··· Page extract

Libertarians Are Still The Worst ft. Ron Paul 8

This video featuring a group of Marxoids/Berniebros from The Jacobin is a perfect illustration of how the mainstream economics debate pitting “socialism” versus “capitalism” represents a false dichotomy that should be discarded. Both Ron/Rand Paul fans and these Jacobin guys need to go back and read their nineteenth-century anarchist, utopian, and socialist literature on Proudhonian and other forms of actual anti-capitalist, anti-statist economics. All of these folks are a more than century behind the learning curve.

Why Marx Matters 2

One interesting aspect of this segment is where Michael Brooks describes himself as having been a “Chomsky kid” (#metoo, Michael) and how the far-left in the US is largely just “progressive liberalism with an anarchist tinge.” Amen, brother. Michael seems to have since moved to something along the lines of a Jacobin Magazine-like socialism, while I have (hopefully) moved toward a more substantive anarchism.

The three main criticisms I have of the left-anarchist milieu are that 1) some anarchists only want anarchism to be the fringe wing of socialism, while I take a much more expansive view of what anarchism is; 2) for some anarchists “anarchism” is merely a euphemism for an extremist version of progressive liberalism (particularly the IdPol-obsessed SJW types); and 3) many anarchists of the left exhibit a pathological right-wingophobia that fails to recognize that a consistent application of anarchist principles requires a transcendence of the “left, right, and center” paradigm.

For instance, this article describes left-anarchism as “Anarchism is a process whereby authority and domination is being replaced with non-hierarchical, horizontal structures, with voluntary associations between human beings. It is a form of social organisation with a set of key principles, such as self-organisation, voluntary association, freedom, autonomy, solidarity, direct democracy, egalitarianism and mutual aid. ”

But how many “left-anarchists” ever even talk about these things as opposed to progressive liberal talking points or critical theory-inspired SJW rhetoric?

I disagree that anarchists must be leftists, and I consider non-leftist forms of anarchism to be legitimate forms of anarchism, but even a consistent application of left-anarchism would require a rejection or at least a modification of the conventional “left, right, center” framework.

······
··· Dataset rows

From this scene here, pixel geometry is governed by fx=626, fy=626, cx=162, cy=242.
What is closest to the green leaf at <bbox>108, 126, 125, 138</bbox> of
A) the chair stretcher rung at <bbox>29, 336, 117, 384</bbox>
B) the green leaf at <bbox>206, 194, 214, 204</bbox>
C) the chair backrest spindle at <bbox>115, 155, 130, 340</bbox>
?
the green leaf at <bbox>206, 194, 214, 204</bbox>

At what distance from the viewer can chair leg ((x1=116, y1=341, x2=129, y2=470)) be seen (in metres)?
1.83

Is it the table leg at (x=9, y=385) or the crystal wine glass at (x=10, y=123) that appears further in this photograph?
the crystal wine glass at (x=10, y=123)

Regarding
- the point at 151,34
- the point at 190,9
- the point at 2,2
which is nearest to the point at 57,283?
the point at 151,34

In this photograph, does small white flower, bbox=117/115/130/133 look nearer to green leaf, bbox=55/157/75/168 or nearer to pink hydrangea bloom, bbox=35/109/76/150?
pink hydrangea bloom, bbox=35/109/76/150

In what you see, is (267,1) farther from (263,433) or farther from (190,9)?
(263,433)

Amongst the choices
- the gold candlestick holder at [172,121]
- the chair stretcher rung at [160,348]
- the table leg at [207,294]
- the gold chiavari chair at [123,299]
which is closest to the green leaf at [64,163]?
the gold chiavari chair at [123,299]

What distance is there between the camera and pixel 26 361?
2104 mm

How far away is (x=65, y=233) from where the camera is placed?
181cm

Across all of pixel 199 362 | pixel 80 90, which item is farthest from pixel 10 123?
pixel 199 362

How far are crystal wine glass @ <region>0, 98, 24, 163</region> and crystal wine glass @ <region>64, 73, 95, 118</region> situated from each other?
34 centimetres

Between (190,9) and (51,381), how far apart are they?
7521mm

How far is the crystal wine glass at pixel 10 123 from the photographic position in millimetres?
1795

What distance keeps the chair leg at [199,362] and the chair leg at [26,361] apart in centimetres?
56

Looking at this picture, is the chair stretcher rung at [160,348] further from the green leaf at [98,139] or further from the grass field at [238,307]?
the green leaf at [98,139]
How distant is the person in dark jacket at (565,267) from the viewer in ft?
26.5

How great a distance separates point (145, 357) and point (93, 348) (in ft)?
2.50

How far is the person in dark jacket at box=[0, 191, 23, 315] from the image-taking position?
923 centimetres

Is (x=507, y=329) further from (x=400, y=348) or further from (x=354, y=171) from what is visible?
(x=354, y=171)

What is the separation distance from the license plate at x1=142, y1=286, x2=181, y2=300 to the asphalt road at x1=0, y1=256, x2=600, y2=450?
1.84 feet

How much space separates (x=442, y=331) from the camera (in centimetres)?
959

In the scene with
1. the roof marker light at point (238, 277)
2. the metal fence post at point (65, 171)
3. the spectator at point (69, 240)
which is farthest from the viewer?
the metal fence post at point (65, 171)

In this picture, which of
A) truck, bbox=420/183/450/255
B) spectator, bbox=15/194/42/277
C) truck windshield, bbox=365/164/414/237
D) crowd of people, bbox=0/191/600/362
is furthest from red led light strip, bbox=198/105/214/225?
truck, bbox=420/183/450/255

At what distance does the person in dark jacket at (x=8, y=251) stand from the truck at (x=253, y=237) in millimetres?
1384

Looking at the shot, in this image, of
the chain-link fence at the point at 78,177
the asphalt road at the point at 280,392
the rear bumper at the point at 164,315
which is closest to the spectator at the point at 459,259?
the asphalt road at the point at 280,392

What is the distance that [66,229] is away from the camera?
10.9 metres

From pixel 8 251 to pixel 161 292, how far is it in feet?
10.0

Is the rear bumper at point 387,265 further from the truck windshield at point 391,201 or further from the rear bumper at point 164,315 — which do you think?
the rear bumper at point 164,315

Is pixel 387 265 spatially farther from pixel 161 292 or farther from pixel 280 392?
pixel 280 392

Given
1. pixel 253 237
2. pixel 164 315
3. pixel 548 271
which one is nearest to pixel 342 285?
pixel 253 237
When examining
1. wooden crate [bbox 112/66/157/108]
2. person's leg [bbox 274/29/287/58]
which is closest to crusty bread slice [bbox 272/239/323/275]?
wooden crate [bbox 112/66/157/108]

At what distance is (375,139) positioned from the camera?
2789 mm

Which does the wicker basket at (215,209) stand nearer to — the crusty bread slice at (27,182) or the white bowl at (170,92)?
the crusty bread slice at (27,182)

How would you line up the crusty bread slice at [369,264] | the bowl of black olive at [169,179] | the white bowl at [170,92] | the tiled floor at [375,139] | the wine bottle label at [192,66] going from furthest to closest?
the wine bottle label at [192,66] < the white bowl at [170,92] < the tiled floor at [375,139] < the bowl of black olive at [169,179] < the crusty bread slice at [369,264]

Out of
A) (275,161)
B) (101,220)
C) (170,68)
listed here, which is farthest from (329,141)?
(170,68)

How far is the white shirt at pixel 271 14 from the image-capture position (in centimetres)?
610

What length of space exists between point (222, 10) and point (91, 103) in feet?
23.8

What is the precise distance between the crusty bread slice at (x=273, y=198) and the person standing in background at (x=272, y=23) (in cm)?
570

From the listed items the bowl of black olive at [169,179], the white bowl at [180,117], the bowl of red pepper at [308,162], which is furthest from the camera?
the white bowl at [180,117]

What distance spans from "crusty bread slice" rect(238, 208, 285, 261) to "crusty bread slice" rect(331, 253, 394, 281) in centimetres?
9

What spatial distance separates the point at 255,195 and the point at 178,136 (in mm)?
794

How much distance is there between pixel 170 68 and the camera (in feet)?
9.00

······

Quote the post on anarchism word for word, starting at "For instance, this" and ending at "theory-inspired SJW rhetoric?". The material has no connection to the post.

Answer to the task.
For instance, this article describes left-anarchism as “Anarchism is a process whereby authority and domination is being replaced with non-hierarchical, horizontal structures, with voluntary associations between human beings. It is a form of social organisation with a set of key principles, such as self-organisation, voluntary association, freedom, autonomy, solidarity, direct democracy, egalitarianism and mutual aid. ”

But how many “left-anarchists” ever even talk about these things as opposed to progressive liberal talking points or critical theory-inspired SJW rhetoric?